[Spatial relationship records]
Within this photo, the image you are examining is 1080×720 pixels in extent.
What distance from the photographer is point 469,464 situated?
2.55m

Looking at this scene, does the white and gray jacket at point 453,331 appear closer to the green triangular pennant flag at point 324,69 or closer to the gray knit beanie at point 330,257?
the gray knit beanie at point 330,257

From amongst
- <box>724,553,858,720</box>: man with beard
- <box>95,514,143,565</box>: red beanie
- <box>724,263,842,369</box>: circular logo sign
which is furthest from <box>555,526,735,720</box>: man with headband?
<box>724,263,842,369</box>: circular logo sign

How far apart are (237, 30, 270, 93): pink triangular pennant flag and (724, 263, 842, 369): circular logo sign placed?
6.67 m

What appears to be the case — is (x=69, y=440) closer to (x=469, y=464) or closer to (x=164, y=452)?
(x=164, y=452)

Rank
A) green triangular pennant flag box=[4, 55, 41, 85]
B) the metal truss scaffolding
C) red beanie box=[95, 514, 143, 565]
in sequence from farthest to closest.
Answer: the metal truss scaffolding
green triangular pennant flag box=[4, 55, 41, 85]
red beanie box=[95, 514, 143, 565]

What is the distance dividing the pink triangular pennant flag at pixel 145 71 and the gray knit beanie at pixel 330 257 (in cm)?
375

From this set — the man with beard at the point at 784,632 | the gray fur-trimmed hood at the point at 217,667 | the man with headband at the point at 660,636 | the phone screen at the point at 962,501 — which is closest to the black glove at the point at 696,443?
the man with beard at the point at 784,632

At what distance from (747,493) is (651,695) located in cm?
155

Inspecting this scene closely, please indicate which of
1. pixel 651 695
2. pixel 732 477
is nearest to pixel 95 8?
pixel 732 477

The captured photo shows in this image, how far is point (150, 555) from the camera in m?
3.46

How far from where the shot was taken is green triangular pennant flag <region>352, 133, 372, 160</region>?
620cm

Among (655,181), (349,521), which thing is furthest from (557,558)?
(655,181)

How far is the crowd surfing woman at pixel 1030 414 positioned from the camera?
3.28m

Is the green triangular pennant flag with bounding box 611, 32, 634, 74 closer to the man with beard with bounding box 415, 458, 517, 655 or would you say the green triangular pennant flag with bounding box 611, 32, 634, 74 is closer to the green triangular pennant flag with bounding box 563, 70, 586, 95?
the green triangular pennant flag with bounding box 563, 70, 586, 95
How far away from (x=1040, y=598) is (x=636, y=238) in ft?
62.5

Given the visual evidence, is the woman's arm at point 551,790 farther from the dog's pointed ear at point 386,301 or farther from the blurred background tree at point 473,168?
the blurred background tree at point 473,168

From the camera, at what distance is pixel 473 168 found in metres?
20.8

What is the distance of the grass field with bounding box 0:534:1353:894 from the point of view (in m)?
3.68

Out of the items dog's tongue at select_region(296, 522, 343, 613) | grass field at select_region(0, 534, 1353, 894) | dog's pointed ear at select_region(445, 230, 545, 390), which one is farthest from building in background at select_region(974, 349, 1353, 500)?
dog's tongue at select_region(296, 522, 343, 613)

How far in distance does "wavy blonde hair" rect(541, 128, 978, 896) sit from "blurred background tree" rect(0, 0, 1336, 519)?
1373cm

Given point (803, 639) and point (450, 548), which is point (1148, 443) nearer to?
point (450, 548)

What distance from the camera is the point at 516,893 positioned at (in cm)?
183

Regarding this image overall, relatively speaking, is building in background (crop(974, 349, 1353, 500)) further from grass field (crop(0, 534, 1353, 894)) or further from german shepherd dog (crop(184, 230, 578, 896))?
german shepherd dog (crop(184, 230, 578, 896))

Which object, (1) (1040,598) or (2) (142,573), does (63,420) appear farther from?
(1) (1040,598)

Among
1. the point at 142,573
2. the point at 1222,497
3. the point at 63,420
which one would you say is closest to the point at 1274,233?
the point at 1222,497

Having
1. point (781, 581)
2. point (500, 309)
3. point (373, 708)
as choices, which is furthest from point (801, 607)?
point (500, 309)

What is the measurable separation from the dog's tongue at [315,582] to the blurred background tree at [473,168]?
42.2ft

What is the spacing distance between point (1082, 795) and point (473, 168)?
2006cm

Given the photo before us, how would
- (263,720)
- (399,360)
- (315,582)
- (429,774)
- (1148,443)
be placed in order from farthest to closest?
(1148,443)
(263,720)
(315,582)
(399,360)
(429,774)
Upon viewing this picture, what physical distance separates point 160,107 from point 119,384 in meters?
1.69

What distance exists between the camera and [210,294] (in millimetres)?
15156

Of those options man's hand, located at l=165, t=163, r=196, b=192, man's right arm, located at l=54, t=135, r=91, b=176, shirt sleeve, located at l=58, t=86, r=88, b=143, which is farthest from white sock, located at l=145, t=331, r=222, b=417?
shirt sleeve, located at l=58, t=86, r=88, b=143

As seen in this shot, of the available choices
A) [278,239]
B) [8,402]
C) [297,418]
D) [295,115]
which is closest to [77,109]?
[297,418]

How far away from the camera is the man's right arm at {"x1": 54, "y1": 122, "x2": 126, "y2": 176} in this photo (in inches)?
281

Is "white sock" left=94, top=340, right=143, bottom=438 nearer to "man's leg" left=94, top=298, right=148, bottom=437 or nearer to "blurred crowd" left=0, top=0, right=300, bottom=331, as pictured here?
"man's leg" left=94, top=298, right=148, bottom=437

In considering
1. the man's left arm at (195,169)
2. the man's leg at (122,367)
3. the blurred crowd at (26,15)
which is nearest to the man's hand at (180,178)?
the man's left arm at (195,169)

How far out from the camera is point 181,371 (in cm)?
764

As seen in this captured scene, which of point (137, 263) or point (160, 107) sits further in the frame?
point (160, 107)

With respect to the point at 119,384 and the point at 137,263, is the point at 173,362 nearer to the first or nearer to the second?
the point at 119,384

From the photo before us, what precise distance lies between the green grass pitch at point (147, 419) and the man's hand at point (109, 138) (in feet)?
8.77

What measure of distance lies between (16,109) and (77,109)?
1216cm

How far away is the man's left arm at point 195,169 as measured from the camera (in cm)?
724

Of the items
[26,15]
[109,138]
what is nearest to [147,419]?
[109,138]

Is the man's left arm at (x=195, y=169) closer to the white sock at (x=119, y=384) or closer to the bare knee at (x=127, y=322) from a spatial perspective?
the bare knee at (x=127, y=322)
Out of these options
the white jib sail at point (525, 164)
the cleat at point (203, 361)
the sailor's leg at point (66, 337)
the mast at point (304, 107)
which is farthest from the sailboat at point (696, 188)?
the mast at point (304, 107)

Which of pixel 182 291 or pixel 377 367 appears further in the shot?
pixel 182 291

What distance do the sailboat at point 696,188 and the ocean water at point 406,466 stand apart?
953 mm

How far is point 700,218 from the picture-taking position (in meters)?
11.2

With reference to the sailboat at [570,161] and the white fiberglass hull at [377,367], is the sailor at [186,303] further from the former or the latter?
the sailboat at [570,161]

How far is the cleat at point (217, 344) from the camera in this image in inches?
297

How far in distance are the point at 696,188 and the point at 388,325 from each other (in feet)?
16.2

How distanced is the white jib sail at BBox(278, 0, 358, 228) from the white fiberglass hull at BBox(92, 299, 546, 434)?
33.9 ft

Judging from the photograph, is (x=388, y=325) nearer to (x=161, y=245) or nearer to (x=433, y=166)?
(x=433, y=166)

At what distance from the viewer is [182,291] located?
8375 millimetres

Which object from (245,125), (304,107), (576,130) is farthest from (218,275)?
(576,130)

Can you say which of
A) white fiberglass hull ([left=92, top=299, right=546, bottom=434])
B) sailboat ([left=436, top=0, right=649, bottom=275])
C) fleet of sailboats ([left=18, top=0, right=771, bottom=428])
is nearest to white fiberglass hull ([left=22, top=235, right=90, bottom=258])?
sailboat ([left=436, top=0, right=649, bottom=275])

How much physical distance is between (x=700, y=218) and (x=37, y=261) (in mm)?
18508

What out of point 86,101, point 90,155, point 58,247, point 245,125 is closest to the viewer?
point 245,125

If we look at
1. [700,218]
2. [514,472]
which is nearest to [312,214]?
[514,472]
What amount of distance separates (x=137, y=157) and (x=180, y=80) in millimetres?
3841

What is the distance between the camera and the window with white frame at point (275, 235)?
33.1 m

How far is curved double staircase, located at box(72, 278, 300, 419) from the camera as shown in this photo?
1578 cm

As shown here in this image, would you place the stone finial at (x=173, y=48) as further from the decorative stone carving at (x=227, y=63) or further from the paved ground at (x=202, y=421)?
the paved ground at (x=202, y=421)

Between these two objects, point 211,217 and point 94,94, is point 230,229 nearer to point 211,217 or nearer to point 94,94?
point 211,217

WORK TO BE COMPLETED »
Repeat exactly, and only, the lines from the line with "Which of pixel" through the end of the listing above, both ends included.

EXERCISE RESPONSE »
Which of pixel 182 291 or pixel 377 367 appears further in the shot?
pixel 182 291

What distance do the sailboat at point 696,188 and the ocean water at point 406,466 stand apart?
953 mm

How far is point 700,218 from the picture-taking position (in meters)?
11.2

With reference to the sailboat at [570,161] and the white fiberglass hull at [377,367], is the sailor at [186,303] further from the former or the latter?
the sailboat at [570,161]

How far is the cleat at point (217, 344) from the camera in this image in inches?
297

How far in distance are the point at 696,188 and the point at 388,325 from each other (in feet)?
16.2

How distanced is the white jib sail at BBox(278, 0, 358, 228) from the white fiberglass hull at BBox(92, 299, 546, 434)?
33.9 ft

Judging from the photograph, is (x=388, y=325) nearer to (x=161, y=245) or nearer to (x=433, y=166)?
(x=433, y=166)

At what distance from the viewer is [182,291] located?
8375 millimetres

Which object from (245,125), (304,107), (576,130) is farthest from (218,275)?
(576,130)

Can you say which of
A) white fiberglass hull ([left=92, top=299, right=546, bottom=434])
B) sailboat ([left=436, top=0, right=649, bottom=275])
C) fleet of sailboats ([left=18, top=0, right=771, bottom=428])
is nearest to white fiberglass hull ([left=22, top=235, right=90, bottom=258])?
sailboat ([left=436, top=0, right=649, bottom=275])

How much physical distance is between (x=700, y=218) and (x=37, y=261) (in mm)?
18508

What out of point 86,101, point 90,155, point 58,247, point 245,125 is closest to the viewer?
point 245,125

If we look at
1. [700,218]
2. [514,472]
which is nearest to [312,214]?
[514,472]
What amount of distance separates (x=137, y=157) and (x=180, y=80) in millimetres?
3841

What is the distance between the camera and the window with white frame at point (275, 235)?
33.1 m

How far is curved double staircase, located at box(72, 278, 300, 419) from the camera as shown in this photo?
1578 cm

As shown here in this image, would you place the stone finial at (x=173, y=48) as further from the decorative stone carving at (x=227, y=63) or further from the paved ground at (x=202, y=421)?
the paved ground at (x=202, y=421)

Between these two objects, point 211,217 and point 94,94, is point 230,229 nearer to point 211,217 or nearer to point 94,94?
point 211,217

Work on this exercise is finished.